The listing below is to be output in its exact form.

==== THE INPUT ====

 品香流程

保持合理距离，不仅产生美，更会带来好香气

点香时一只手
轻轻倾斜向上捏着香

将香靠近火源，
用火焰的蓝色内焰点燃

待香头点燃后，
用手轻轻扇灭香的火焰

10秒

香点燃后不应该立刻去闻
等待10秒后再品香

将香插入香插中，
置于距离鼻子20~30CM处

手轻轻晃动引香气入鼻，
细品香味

====

| EXPECTED OUTPUT |
 品香流程

保持合理距离，不仅产生美，更会带来好香气

点香时一只手
轻轻倾斜向上捏着香

将香靠近火源，
用火焰的蓝色内焰点燃

待香头点燃后，
用手轻轻扇灭香的火焰

10秒

香点燃后不应该立刻去闻
等待10秒后再品香

将香插入香插中，
置于距离鼻子20~30CM处

手轻轻晃动引香气入鼻，
细品香味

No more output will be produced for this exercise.